Spatial question records
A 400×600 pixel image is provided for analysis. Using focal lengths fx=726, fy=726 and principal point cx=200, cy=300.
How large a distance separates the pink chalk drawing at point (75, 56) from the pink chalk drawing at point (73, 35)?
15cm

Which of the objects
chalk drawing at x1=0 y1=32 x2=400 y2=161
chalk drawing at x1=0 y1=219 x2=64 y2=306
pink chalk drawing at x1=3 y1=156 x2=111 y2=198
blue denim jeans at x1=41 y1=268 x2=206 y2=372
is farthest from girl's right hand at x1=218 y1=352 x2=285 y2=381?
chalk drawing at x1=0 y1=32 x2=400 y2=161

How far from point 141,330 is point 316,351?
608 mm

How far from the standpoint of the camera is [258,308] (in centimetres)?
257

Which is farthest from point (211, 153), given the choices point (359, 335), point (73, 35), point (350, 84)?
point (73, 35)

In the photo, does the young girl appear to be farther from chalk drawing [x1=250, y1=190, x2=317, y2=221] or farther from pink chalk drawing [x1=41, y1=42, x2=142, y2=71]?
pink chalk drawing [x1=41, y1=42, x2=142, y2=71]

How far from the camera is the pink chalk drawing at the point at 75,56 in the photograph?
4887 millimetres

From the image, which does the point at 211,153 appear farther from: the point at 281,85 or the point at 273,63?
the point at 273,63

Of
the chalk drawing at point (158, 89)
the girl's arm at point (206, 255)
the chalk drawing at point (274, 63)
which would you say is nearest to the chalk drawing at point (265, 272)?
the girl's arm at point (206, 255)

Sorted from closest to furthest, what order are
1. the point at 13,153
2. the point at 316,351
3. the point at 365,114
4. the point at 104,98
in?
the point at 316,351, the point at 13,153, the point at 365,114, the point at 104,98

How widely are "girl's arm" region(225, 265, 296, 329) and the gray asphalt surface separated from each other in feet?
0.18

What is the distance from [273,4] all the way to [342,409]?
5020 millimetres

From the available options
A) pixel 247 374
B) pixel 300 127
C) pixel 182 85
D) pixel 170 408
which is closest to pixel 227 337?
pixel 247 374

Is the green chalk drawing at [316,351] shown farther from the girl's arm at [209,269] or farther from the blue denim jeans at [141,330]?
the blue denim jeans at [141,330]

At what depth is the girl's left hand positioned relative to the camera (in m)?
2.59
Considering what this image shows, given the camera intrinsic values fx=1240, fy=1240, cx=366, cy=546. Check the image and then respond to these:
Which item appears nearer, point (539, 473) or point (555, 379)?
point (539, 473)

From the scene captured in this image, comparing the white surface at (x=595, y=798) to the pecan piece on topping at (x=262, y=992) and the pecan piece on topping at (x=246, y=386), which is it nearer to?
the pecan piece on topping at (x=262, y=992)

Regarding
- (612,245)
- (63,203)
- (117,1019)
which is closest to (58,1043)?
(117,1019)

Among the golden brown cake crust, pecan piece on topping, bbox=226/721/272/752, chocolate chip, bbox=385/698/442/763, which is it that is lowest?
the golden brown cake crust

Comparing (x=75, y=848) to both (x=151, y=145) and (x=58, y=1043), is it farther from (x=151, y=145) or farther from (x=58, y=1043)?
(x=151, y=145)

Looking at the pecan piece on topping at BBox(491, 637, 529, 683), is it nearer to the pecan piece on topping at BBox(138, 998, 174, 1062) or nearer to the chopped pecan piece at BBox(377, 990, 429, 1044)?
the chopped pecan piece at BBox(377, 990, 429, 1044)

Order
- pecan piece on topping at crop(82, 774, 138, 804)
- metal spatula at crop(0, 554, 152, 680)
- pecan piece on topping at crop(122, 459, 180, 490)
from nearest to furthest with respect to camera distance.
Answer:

# Written instruction
Output every line of the listing above word for word, with nothing changed.

# Exercise answer
A 400×600 pixel image is provided for analysis. Using focal lengths fx=726, fy=726 and principal point cx=200, cy=300.
How large a distance separates the pink chalk drawing at point (75, 56) from the pink chalk drawing at point (73, 35)?
15cm

Which of the objects
chalk drawing at x1=0 y1=32 x2=400 y2=161
chalk drawing at x1=0 y1=219 x2=64 y2=306
pink chalk drawing at x1=3 y1=156 x2=111 y2=198
blue denim jeans at x1=41 y1=268 x2=206 y2=372
is farthest from girl's right hand at x1=218 y1=352 x2=285 y2=381?
chalk drawing at x1=0 y1=32 x2=400 y2=161

How far from point 141,330 is point 316,351?
608 mm

How far from the standpoint of the camera is [258,308] (in centimetres)?
257

Which is farthest from point (211, 153), given the choices point (359, 335), point (73, 35), point (350, 84)?
point (73, 35)

In the photo, does the young girl appear to be farther from chalk drawing [x1=250, y1=190, x2=317, y2=221] or farther from pink chalk drawing [x1=41, y1=42, x2=142, y2=71]?
pink chalk drawing [x1=41, y1=42, x2=142, y2=71]

How far from the camera is the pink chalk drawing at the point at 75,56 in the photograph?
4887 millimetres

From the image, which does the point at 211,153 appear farther from: the point at 281,85 or the point at 273,63?
the point at 273,63

Of
the chalk drawing at point (158, 89)
the girl's arm at point (206, 255)
the chalk drawing at point (274, 63)
which would you say is nearest to the chalk drawing at point (265, 272)?
the girl's arm at point (206, 255)

Sorted from closest to furthest, what order are
1. the point at 13,153
2. the point at 316,351
3. the point at 365,114
4. the point at 104,98
in?
the point at 316,351, the point at 13,153, the point at 365,114, the point at 104,98

How widely are "girl's arm" region(225, 265, 296, 329) and the gray asphalt surface separated from each other in feet?
0.18

What is the distance from [273,4] all the way to [342,409]?
5020 millimetres

From the available options
A) pixel 247 374
B) pixel 300 127
C) pixel 182 85
D) pixel 170 408
which is closest to pixel 227 337?
pixel 247 374

Is the green chalk drawing at [316,351] shown farther from the girl's arm at [209,269] or farther from the blue denim jeans at [141,330]?
the blue denim jeans at [141,330]

At what depth is the girl's left hand positioned relative to the camera (in m)?
2.59
Considering what this image shows, given the camera intrinsic values fx=1240, fy=1240, cx=366, cy=546. Check the image and then respond to these:
Which item appears nearer, point (539, 473) or point (555, 379)?
point (539, 473)

From the scene captured in this image, comparing the white surface at (x=595, y=798) to the pecan piece on topping at (x=262, y=992) and the pecan piece on topping at (x=246, y=386), which is it nearer to?
the pecan piece on topping at (x=262, y=992)

Regarding
- (612,245)
- (63,203)
- (117,1019)
which is closest to (58,1043)?
(117,1019)

Among the golden brown cake crust, pecan piece on topping, bbox=226/721/272/752, chocolate chip, bbox=385/698/442/763, which is it that is lowest?
the golden brown cake crust

Comparing (x=75, y=848) to both (x=151, y=145) and (x=58, y=1043), is it farther from (x=151, y=145) or farther from (x=58, y=1043)?
(x=151, y=145)

Looking at the pecan piece on topping at BBox(491, 637, 529, 683), is it nearer to the pecan piece on topping at BBox(138, 998, 174, 1062) or nearer to the chopped pecan piece at BBox(377, 990, 429, 1044)?
the chopped pecan piece at BBox(377, 990, 429, 1044)

Order
- pecan piece on topping at crop(82, 774, 138, 804)
- metal spatula at crop(0, 554, 152, 680)
- pecan piece on topping at crop(122, 459, 180, 490)
from nearest to furthest with respect to camera distance.
Answer:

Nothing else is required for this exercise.